(RECORDS FOR THIS TASK)
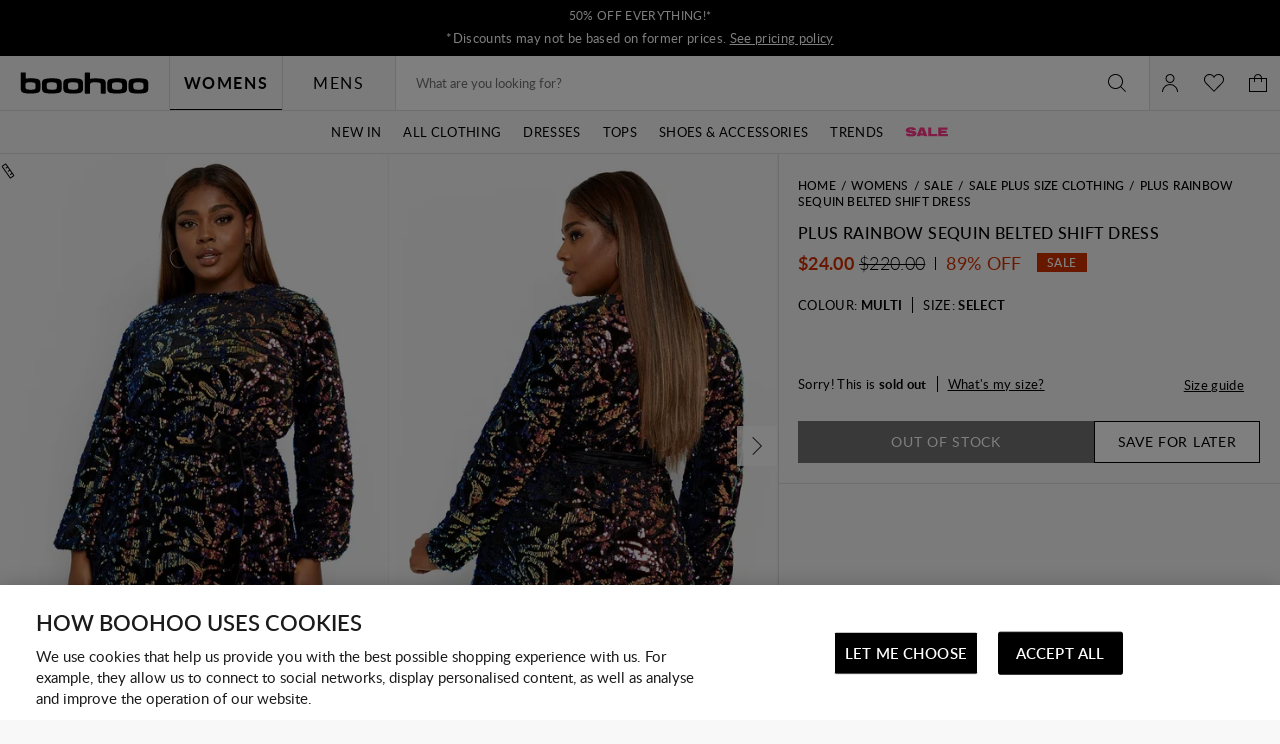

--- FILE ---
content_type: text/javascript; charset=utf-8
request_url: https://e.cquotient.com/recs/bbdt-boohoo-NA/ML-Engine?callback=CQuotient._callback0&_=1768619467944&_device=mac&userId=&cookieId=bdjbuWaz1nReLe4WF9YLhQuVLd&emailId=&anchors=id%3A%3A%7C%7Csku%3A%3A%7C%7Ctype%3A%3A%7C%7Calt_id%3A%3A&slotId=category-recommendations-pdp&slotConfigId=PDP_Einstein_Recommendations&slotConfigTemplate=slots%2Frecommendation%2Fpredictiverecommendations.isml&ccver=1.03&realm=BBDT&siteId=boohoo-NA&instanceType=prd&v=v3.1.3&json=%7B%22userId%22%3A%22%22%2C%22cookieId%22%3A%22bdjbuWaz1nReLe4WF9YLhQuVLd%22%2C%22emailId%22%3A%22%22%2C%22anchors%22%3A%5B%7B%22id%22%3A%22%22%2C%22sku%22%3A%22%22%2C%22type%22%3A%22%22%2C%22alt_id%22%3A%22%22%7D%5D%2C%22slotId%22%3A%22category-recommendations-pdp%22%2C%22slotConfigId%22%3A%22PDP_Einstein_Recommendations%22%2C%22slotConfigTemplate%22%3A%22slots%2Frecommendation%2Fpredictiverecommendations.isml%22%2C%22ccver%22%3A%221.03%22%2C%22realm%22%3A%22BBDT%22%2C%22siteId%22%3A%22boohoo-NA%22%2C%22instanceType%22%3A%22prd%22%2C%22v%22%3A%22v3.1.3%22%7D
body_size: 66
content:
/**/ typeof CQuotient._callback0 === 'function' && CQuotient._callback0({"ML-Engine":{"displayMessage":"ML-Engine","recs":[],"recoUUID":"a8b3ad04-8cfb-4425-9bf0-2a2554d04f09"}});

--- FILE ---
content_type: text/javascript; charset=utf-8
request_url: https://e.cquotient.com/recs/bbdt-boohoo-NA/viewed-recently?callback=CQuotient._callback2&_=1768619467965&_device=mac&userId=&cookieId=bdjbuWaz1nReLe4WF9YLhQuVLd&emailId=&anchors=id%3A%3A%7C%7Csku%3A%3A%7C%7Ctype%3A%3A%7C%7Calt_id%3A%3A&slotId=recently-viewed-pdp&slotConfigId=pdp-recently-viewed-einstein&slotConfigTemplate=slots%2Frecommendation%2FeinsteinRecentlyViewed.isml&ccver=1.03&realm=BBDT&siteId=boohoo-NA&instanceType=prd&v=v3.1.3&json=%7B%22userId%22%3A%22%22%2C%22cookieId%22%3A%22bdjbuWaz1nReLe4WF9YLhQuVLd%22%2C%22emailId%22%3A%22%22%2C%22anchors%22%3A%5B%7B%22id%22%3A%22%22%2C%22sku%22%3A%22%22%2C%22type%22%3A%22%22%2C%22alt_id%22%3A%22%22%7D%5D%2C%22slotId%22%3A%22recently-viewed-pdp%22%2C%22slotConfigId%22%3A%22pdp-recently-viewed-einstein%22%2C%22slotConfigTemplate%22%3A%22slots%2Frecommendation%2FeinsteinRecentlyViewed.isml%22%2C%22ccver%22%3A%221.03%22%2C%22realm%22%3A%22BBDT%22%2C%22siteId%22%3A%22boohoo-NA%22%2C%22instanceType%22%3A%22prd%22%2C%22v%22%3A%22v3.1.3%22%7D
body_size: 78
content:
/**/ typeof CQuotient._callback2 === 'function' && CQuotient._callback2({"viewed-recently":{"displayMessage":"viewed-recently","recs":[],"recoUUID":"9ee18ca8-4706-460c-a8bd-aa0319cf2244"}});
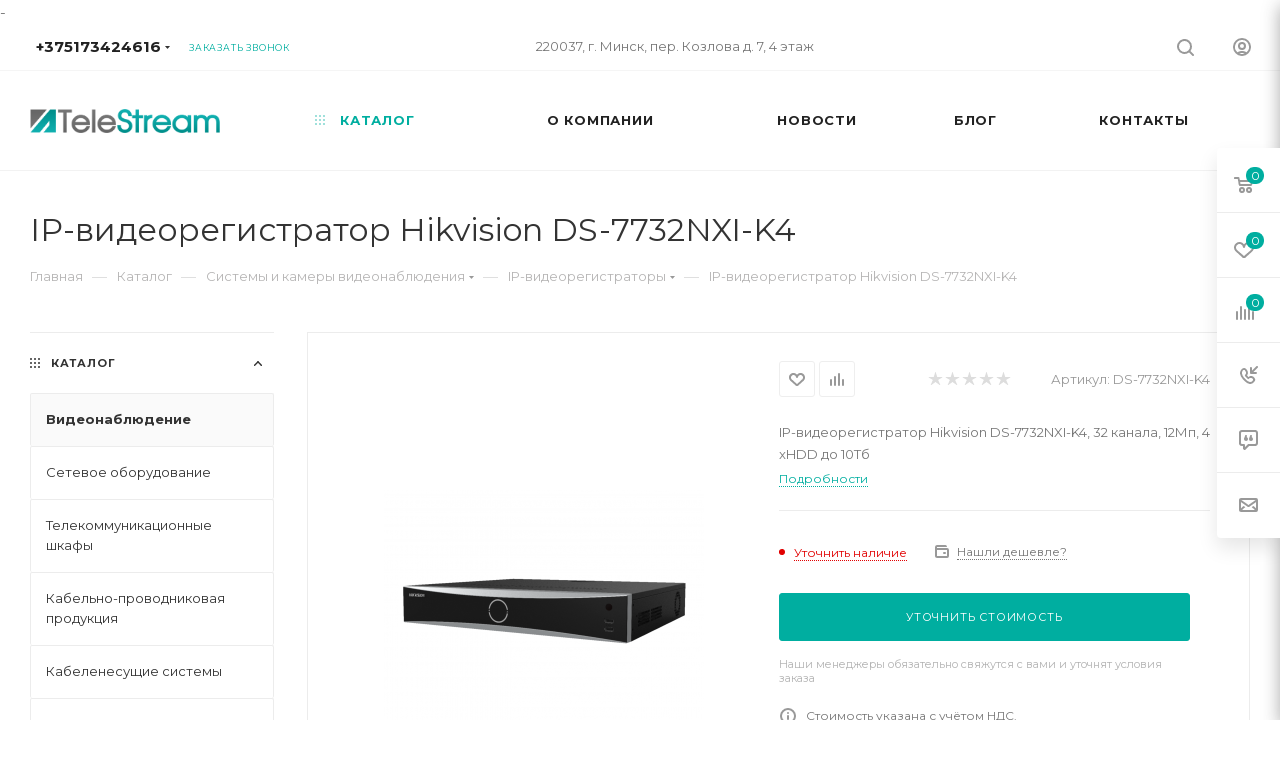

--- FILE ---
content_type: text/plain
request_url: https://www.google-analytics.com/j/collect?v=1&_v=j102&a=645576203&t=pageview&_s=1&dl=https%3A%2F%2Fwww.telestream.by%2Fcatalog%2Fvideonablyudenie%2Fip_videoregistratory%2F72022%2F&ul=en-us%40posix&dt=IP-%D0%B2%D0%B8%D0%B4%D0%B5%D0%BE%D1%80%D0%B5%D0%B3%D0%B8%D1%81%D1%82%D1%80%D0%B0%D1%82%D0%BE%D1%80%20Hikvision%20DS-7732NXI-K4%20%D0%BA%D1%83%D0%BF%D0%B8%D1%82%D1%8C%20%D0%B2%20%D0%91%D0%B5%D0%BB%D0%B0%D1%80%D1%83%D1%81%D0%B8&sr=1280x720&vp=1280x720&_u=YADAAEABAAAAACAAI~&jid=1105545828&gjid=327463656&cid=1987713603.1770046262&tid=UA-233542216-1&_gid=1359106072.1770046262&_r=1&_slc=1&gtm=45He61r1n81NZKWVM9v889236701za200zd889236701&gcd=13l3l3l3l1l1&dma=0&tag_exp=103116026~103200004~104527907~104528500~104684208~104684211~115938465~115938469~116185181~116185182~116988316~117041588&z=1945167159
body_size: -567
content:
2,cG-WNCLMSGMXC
(End RECORDS FOR THIS TASK)
• PROBLEM TO WORK ON
Scan the data above for the string "recoUUID" and copy each line where it appears.

• YOUR SOLUTION
/**/ typeof CQuotient._callback0 === 'function' && CQuotient._callback0({"ML-Engine":{"displayMessage":"ML-Engine","recs":[],"recoUUID":"a8b3ad04-8cfb-4425-9bf0-2a2554d04f09"}});
/**/ typeof CQuotient._callback2 === 'function' && CQuotient._callback2({"viewed-recently":{"displayMessage":"viewed-recently","recs":[],"recoUUID":"9ee18ca8-4706-460c-a8bd-aa0319cf2244"}});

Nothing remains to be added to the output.